Amüsantes/Satirisches · Kurzgeschichten
© ferenczi
Ein freundlicher warmer Sommerabend. Ich gehe mit Rammstein spazieren, der kleinen Dackel-Terrier -Mischung meines vorwitzigen WG-Nachbarns.

Innerhalb der Ortschaft versuche ich ihn mit "Komm" zu rufen, wenn er über die Straße will oder zu lange an einer Stelle schnüffelt; er hört aber nur auf Rammstein und ich schäme mich. Nach einer Viertelstunde hat er immer noch nicht gekackt und ich entschließe mich ,einen Feldweg außerhalb der Ortschaft einzuschlagen, vielleicht animiert ihn der Geruch des Roggenfeldes, der unbegrenzte Auslauf, was weiß ich...

Euphorisch wetzt er mit den Stummelbeinen durchs hohe Gras, während ich gedankenverloren 10m hinterhertrotte.

Ich weiß nicht mehr an was ich gerade gedacht habe, es war wirklich nichts besonderes , glaube ich, da merke ich, wie plötzlich ein starker Wind aufkommt, einfach so , von einer Sekunde zur anderen; fast zeitgleich wird es richtig dunkel, etwas rot-lila verfärbt am Horizont , aber sonst : richtig dunkel!

Mann! ... `n Gewitter oder was? , denke ich noch. Ich schau mich suchend um, kann Rammstein aber nicht mehr sehen.
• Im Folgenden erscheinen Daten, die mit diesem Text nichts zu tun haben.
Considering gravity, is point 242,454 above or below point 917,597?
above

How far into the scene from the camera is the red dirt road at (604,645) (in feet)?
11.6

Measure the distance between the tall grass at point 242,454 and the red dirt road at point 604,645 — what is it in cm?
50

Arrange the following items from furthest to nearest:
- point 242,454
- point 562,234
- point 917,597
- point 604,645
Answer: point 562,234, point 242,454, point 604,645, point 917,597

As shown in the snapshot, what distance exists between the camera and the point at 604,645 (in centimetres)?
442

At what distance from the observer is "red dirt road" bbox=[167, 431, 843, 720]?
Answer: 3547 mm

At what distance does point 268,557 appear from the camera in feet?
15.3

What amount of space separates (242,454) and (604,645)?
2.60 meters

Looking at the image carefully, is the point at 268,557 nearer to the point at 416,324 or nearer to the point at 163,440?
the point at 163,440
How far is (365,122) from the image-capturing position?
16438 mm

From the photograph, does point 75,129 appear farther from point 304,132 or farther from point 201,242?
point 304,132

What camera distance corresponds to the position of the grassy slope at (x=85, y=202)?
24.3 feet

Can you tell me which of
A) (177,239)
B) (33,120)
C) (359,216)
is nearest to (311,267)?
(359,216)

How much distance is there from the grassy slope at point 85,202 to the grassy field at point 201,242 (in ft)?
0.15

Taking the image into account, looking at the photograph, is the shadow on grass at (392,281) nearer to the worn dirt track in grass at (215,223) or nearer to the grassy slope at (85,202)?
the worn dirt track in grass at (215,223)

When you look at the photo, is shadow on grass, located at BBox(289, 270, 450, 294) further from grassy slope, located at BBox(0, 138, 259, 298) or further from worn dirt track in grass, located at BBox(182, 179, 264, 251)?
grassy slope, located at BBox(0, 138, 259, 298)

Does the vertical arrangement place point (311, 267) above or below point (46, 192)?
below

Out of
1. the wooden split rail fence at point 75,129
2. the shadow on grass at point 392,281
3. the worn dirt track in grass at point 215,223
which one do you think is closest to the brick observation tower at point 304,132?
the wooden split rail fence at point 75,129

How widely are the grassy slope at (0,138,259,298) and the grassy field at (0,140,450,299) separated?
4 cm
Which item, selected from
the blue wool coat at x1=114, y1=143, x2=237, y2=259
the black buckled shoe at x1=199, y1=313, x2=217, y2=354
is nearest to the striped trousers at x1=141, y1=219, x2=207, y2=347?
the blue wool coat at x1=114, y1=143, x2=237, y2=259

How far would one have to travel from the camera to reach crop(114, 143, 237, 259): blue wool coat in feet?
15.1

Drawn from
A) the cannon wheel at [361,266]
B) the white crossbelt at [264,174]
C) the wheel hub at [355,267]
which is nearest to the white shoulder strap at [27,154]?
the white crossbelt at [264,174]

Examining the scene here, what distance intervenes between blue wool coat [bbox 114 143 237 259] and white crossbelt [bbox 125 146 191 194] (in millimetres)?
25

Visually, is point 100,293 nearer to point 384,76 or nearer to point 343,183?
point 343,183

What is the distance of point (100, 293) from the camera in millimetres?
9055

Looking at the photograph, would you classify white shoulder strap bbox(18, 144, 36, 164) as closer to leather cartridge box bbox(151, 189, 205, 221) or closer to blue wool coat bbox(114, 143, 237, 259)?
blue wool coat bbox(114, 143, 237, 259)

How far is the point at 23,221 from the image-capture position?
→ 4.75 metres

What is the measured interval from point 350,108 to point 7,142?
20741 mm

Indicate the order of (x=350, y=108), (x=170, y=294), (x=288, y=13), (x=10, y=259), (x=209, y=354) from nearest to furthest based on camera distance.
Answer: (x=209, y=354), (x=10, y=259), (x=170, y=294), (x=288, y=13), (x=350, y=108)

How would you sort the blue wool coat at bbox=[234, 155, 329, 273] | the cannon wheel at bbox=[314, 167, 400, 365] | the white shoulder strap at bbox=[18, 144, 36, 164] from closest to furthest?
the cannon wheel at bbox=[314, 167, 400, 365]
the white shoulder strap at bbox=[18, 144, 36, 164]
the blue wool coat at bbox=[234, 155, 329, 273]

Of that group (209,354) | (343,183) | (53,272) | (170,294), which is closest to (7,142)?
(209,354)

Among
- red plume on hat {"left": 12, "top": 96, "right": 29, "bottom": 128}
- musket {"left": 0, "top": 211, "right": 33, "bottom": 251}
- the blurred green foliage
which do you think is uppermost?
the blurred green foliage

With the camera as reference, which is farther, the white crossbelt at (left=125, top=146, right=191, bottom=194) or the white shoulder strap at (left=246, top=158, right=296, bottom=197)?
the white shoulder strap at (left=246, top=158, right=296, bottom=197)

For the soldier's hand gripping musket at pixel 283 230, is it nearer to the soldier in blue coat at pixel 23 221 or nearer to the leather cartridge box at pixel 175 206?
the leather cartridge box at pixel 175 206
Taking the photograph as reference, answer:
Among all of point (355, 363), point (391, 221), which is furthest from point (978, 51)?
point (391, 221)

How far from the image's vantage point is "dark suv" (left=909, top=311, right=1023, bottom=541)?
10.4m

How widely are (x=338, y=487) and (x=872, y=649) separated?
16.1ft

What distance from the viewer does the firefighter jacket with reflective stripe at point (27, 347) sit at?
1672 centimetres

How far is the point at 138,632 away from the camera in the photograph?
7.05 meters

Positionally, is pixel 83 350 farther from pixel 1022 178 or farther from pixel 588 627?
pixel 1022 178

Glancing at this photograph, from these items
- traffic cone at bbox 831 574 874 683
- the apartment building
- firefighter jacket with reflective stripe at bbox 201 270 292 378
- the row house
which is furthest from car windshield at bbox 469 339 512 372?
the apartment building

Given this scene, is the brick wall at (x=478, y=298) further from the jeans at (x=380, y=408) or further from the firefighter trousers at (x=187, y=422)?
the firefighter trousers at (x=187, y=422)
Shit!

Die Getreidehalme biegen sich wie von roher Gewalt bewegt in alle Richtungen, ich sehe eigentlich nur noch die Ähren schimmern und höre wie eine Böe nach der anderen brausend durchs Feld fährt. Meine Klamotten flattern wild an meinem Körper herum, die Haare wehen mir in die Augen und ich tippe langsam auf den dicksten Hagelschauer about to come seit Menschengedenken . Es wird auch unangenehm kalt und ich halte wieder verzweifelt Ausschau nach dem verschissenen Hund ..., da fängt es unmittelbar vor mir an , hell zu flackern.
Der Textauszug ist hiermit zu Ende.